Suffragette

London 1912. Maud Watts (Carey Mulligan) hastet nach einem langen Arbeitstag in der feuchtkalten Wäscherei durch die Straßen. Plötzlich splittert vor der jungen Mutter die Schaufensterscheibe eines Modegeschäftes. „Wahlrecht für Frauen“, ertönt es neben ihr. Und innerhalb von Sekunden entsteht ein Tumult. Polizisten verhaften umstehende Frauen, zerren sie in ihre Autos. Verwirrt steht sie am Straßenrand als plötzlich ihre Kollegin Violett (Anne-Marie Duff) auftaucht. Die macht aus ihrer politischen Einstellung kein Hehl. Wortreich versucht die Aktivistin Maud zu überzeugen, sich den Suffragetten anzuschließen. Nach anfänglichem Zögern lässt Maud sich überreden, zu einem geheimen Treffen zu kommen. Im Laden der engagierten Apothekerin Edith (Helena Bonheim-Carter) versammeln sich die Frauen im Hinterzimmer. Ein folgenschwerer Moment. Denn bald darauf findet sich Maud im englischen Parlament wieder. In Gegenwart von Ministerpräsident David Lloyd George schildert sie bei einer Anhörung zum Frauenwahlrecht ihre Arbeitsbedingungen. Zum ersten Mal in ihrem Leben erlebt sie das Gefühl, wirklich gehört zu werden...

Engagiert beleuchtet Regisseurin Sarah Gavron den mit zivilem Ungehorsam geführten Kampf der Suffragetten. Weder beschönigt die Britin, noch verfällt sie in nostalgisches überlebensgroßes Heldinnenpathos. Die fast dokumentarisch anmutenden Szenen wirken bis ins Detail authentisch. Aufrüttelnd vermitteln sie die schockierende Erinnerung an die Opfer, die Frauen bringen mussten. Das erstrebte Wahlrecht ist dabei nur ein Baustein einer patriarchalen Gesellschaft, die Frauen aller Schichten entmündigte. Nicht zuletzt deshalb stellt Drehbuchautorin Abi Morgan das Schicksal der fiktiven Arbeiterfrau Maud in den Mittelpunkt der emotionalen Milieustudie samt packendem politischem Lehrstück.
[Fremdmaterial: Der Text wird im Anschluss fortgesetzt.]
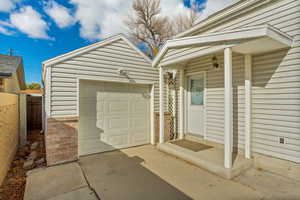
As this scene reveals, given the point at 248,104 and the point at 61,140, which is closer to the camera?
the point at 248,104

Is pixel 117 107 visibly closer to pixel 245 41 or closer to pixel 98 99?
pixel 98 99

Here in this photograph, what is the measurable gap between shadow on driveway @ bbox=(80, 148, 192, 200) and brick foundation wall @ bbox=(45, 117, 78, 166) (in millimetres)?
443

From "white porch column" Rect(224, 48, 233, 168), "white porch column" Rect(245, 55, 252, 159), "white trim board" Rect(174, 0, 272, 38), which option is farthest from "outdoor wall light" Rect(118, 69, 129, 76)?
"white porch column" Rect(245, 55, 252, 159)

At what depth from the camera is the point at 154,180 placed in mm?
2943

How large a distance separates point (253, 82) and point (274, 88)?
1.45 feet

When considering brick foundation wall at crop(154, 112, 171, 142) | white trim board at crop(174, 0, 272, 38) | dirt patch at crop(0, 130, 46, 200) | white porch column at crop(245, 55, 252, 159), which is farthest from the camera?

Eindringlich, erschütternd und unglamourös verkörpert Carey Mulligan die persönliche Entwicklung dieser charakterstarken Schlüsselfigur in all ihren Facetten. Die 30jährige Londonerin erzählt ganze Geschichten allein mit ihren Blicken. Die inzwischen 66jährige Meryl Streep verleiht ihrem kurzen Auftritt als unbeugsame Frauenrechtlerin Emmeline Pankhurst glaubwürdige Leinwandpräsenz. Aber auch Co-Star Helen Bonham-Carter begeistert endlich ohne skurrillen Tim-Burton-Touch in dieser Riege ausgezeichneter Charakterdarstellerinnen. Last but not least gelingt es dem sehenswerten Emanzipationsdrama souverän seine männlichen Protagonisten klischeefrei darzustellen.

Großbritannien 2015
Regie: Sarah Gavron
Drehbuch: Abi Morgan
Darsteller: Carey Mulligan, Helena Bonham-Carter, Brendan Gleeson, Anne-Marie Duff, Ben Whishaw, Romola Garai, Meryl Streep, Finbar Lynch, Natalie Press, Samuel West, Geoff Bell.